Howl of the Werewolf
- FF29 Howl of the Werewolf, 2007 cover
- Author: Jonathan Green
- Illustrator: Martin McKenna
- Cover artist: Martin McKenna
- Series: Fighting Fantasy Wizard number: 29
- Genre: Fantasy Location: The Old World, Titan
- Publication date: Wizard: 2007
- Media type: Print (Paperback)
- ISBN: 1-84046-838-6

= Howl of the Werewolf =

2007 book by Jonathan Green

Howl of the Werewolf is a single-player roleplaying gamebook written by Jonathan Green and illustrated by Martin McKenna. It was published in 2007 by Wizard Books. It forms part of Steve Jackson and Ian Livingstone's Fighting Fantasy series. It is the 29th in the Wizard series. It is the first completely original Fighting Fantasy gamebook published by Wizard (Eye of the Dragon is an extended version of the adventure from Ian Livingstone's earlier book Dicing with Dragons). The book is made up of 515 references rather than the usual 400.

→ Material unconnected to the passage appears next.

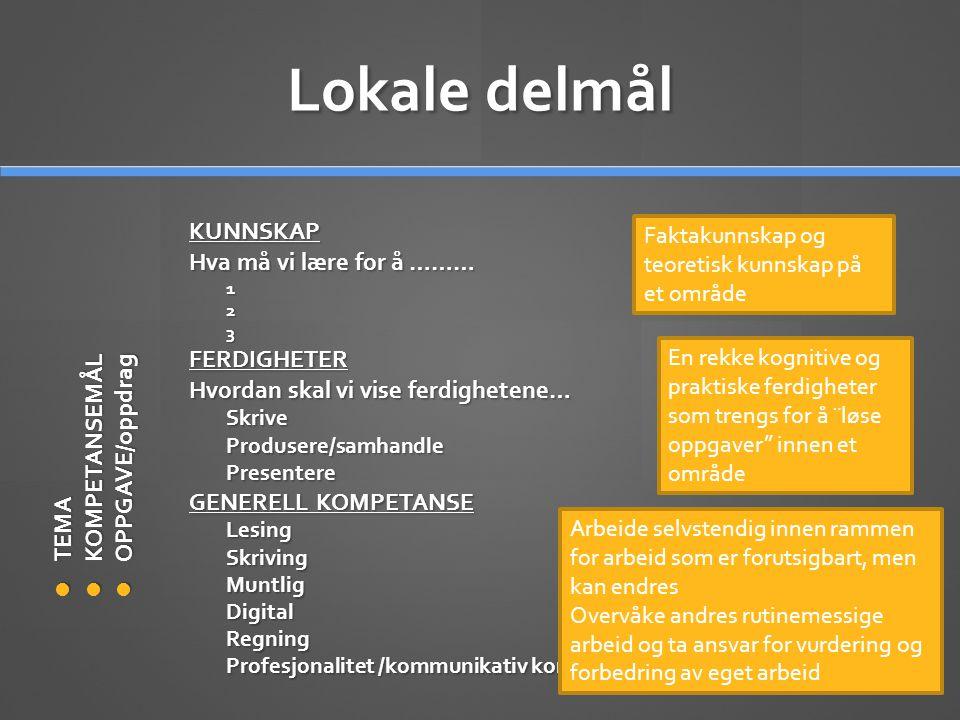 Lokale delmål  TEMA  KOMPETANSEMÅL  OPPGAVE/oppdrag KUNNSKAP Hva må vi lære for å ……… 1 2 3 FERDIGHETER Hvordan skal vi vise ferdighetene… Skrive Produsere/samhandle Presentere GENERELL KOMPETANSE Lesing Skriving Muntlig Digital Regning Profesjonalitet /kommunikativ kompetanse Faktakunnskap og teoretisk kunnskap på et område En rekke kognitive og praktiske ferdigheter som trengs for å ¨løse oppgaver innen et område Arbeide selvstendig innen rammen for arbeid som er forutsigbart, men kan endres Overvåke andres rutinemessige arbeid og ta ansvar for vurdering og forbedring av eget arbeid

Howl of the Werewolf was voted the best gamebook in the series in a 2011 poll in Fighting Fantazine.

== Story ==

To find the cure for their lycanthropy, the player must travel through oppressed towns to reach Castle Wulfen. On the way they may find several important items that they will use in your final battle against Count Varcolac.

=== Setting ===

The book's setting of Lupravia is another of the principalities of Mauristatia, like Mortvania which featured in the previous Fighting Fantasy book Vault of the Vampire. Lupravia is an exclusive location for this book. It is a highly gothic setting that includes many vampiric monsters such as werewolves.

== Creation ==

Green had conceived the idea of Howl of the Werewolf before the cancellation of the series by Puffin Books. Green came up with the premise, the name of the book, the beginning of the story and the very end, along with a few background details at this earlier time, but came up with the majority of the ideas in the book when he began plotting it in 2006.

In writing the book, Green wanted to create an adventure that drew on the mythology and folklore surrounding werewolves, having found that their previous appearances in Fighting Fantasy took the form of shallow side-encounters. Green has stated that he took the criticisms of his previous work on the official Fighting Fantasy website forums into account when writing Howl of the Werewolf. The procedure for creating a character in Howl of the Werewolf is somewhat different than for previous Fighting Fantasy books.